▶ _Yapılacaklar listesi_
#1 Belge metninde "Örnek: Mahallemize açılan" sözcükleriyle başlayıp "kişiden kişiye değişmez." sözcüklerine kadar süren bölümü harfi harfine kopyalayın.
#2 Listenin ilk satırından başlayıp "top-left (128, 185), bottom-right (265, 262)" ifadesini içeren satıra kadar devam eden satırları, bu son satır da dahil olmak üzere, hiç değiştirmeden yazın.

---- Belge metni

Hastalandığımızda sadece kendimiz değil yakın çevremiz de bu durumdan zarar
görür. Bu durumu biraz daha genele yayacak olursak 17 Ağustos 1999’da Gölcük
(Kocaeli/İzmit) merkezli deprem sadece İzmit’i değil beraberinde Marmara
bölgesini dolayısıyla aynı zamanda tüm Türkiye’yi, hatta tüm Dünya’yı
etkilemiştir.
Etkileme-etkilenme durumunu sadece varlık boyutunda da düşünmek doğru değildir.
Meydana gelen olaylar aynı zamanda içerik açısından da değişik boyutlar, yönler
ortaya çıkarabilirler. Olaylar beraberlerinde sosyal, siyasal, ekonomik,
kültürel, dinsel gibi değişik yönlerden de etkilenmeleri beraberlerinde ortaya
çıkarabilirler.
Örnek: Mahallemize açılan yeni bir okul sadece bizi değil, aynı zamanda bütün
mahalleyi, şehrimizi ve ülkemizi etkiler. Bunun yanı sıra o çevrede eğitimi
(kültürel yönden)etkiler, orada iş kollarının gelişmesini sağlar (ekonomik
yönden), insani ilişkiler yönünden insanların yaşamını da etkiler (sosyal
yönden).
OLGU: Kolayca anlaşılabilir, kanıtlanabilir ve bilimsel verilere dayanan
bilgidir. Olgu kişiden kişiye değişmez.
Örnekler: Türkiye’nin ilk cumhurbaşkanı Mustafa Kemal Atatürk’tür.

--------
---- Çalışma verileri

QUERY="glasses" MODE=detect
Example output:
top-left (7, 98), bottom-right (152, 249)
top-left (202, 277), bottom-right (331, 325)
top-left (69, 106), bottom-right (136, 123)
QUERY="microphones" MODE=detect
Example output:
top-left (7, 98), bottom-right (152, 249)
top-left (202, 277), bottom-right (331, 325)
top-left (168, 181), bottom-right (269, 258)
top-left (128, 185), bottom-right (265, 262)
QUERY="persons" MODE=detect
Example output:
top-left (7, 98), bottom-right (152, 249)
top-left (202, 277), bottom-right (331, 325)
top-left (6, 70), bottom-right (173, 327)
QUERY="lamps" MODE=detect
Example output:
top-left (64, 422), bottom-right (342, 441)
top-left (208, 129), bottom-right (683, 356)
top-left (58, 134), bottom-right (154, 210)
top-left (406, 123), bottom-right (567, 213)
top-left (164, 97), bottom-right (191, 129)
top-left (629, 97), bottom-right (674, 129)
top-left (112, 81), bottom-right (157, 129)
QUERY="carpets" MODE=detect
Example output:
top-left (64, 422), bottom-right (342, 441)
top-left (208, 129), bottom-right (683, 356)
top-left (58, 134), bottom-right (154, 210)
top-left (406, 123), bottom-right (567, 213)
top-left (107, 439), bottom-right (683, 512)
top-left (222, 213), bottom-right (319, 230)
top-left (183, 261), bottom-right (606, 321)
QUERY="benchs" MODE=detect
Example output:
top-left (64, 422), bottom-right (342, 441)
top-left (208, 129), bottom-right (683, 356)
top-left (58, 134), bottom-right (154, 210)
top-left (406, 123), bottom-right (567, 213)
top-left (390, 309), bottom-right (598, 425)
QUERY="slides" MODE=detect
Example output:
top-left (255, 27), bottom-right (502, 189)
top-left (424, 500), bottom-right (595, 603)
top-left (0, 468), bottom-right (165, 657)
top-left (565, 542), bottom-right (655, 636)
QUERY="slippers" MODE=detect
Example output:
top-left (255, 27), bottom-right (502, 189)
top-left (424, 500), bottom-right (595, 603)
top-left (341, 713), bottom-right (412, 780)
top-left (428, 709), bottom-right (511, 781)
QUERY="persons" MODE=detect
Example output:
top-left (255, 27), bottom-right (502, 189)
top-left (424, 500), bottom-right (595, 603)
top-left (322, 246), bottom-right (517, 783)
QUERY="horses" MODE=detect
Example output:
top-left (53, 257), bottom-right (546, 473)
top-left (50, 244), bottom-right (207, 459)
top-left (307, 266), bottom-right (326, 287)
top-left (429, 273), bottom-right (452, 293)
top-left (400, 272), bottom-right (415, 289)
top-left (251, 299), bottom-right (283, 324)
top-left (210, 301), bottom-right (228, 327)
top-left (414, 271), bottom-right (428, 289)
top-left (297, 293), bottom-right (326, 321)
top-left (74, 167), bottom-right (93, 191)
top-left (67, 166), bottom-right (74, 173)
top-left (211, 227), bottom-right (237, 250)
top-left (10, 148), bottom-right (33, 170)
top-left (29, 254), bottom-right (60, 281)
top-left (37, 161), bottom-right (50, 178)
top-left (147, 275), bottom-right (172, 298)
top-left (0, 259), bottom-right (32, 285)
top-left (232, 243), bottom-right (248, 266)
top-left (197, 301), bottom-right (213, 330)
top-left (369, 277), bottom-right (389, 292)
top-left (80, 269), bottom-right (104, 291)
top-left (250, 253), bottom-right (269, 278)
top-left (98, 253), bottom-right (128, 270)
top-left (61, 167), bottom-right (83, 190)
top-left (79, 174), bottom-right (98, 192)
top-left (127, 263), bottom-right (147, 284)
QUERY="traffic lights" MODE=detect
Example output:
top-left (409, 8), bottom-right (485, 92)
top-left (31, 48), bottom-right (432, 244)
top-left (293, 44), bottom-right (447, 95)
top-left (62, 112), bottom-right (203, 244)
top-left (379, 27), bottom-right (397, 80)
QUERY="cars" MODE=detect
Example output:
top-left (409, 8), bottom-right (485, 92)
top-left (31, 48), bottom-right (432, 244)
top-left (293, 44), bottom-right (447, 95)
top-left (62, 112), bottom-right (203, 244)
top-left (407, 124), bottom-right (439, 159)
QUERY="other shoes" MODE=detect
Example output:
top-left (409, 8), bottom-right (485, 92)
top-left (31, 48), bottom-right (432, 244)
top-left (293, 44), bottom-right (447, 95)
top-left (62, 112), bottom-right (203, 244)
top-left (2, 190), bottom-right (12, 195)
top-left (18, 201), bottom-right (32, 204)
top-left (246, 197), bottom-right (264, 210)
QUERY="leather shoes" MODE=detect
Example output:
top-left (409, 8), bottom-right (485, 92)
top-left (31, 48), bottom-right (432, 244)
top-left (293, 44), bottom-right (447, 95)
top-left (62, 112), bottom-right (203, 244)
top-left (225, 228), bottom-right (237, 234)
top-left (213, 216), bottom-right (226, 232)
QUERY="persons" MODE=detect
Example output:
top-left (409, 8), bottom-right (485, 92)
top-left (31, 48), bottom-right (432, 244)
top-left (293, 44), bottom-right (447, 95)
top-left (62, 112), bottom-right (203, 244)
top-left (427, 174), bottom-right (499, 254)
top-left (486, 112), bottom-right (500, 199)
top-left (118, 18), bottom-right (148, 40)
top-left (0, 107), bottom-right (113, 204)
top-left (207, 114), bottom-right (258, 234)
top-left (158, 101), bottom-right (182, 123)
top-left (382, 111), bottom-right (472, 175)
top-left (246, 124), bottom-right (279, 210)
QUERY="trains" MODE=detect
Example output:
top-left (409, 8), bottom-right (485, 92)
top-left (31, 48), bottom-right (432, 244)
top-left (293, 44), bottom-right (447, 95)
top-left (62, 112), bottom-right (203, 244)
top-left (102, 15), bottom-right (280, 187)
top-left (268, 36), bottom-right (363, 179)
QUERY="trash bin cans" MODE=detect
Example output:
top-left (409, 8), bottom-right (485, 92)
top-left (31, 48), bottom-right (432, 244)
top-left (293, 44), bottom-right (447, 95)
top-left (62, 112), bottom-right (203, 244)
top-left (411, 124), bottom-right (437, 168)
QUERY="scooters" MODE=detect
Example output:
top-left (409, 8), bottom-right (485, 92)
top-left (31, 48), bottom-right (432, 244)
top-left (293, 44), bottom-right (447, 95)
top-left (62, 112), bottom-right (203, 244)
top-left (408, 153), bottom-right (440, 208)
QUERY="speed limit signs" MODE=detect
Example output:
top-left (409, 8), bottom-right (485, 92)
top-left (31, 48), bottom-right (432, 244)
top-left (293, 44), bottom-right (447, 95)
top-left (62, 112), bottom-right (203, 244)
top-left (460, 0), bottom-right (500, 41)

--------

▶ _Görev çözümleri_
#1
Örnek: Mahallemize açılan yeni bir okul sadece bizi değil, aynı zamanda bütün
mahalleyi, şehrimizi ve ülkemizi etkiler. Bunun yanı sıra o çevrede eğitimi
(kültürel yönden)etkiler, orada iş kollarının gelişmesini sağlar (ekonomik
yönden), insani ilişkiler yönünden insanların yaşamını da etkiler (sosyal
yönden).
OLGU: Kolayca anlaşılabilir, kanıtlanabilir ve bilimsel verilere dayanan
bilgidir. Olgu kişiden kişiye değişmez.

#2
QUERY="glasses" MODE=detect
Example output:
top-left (7, 98), bottom-right (152, 249)
top-left (202, 277), bottom-right (331, 325)
top-left (69, 106), bottom-right (136, 123)
QUERY="microphones" MODE=detect
Example output:
top-left (7, 98), bottom-right (152, 249)
top-left (202, 277), bottom-right (331, 325)
top-left (168, 181), bottom-right (269, 258)
top-left (128, 185), bottom-right (265, 262)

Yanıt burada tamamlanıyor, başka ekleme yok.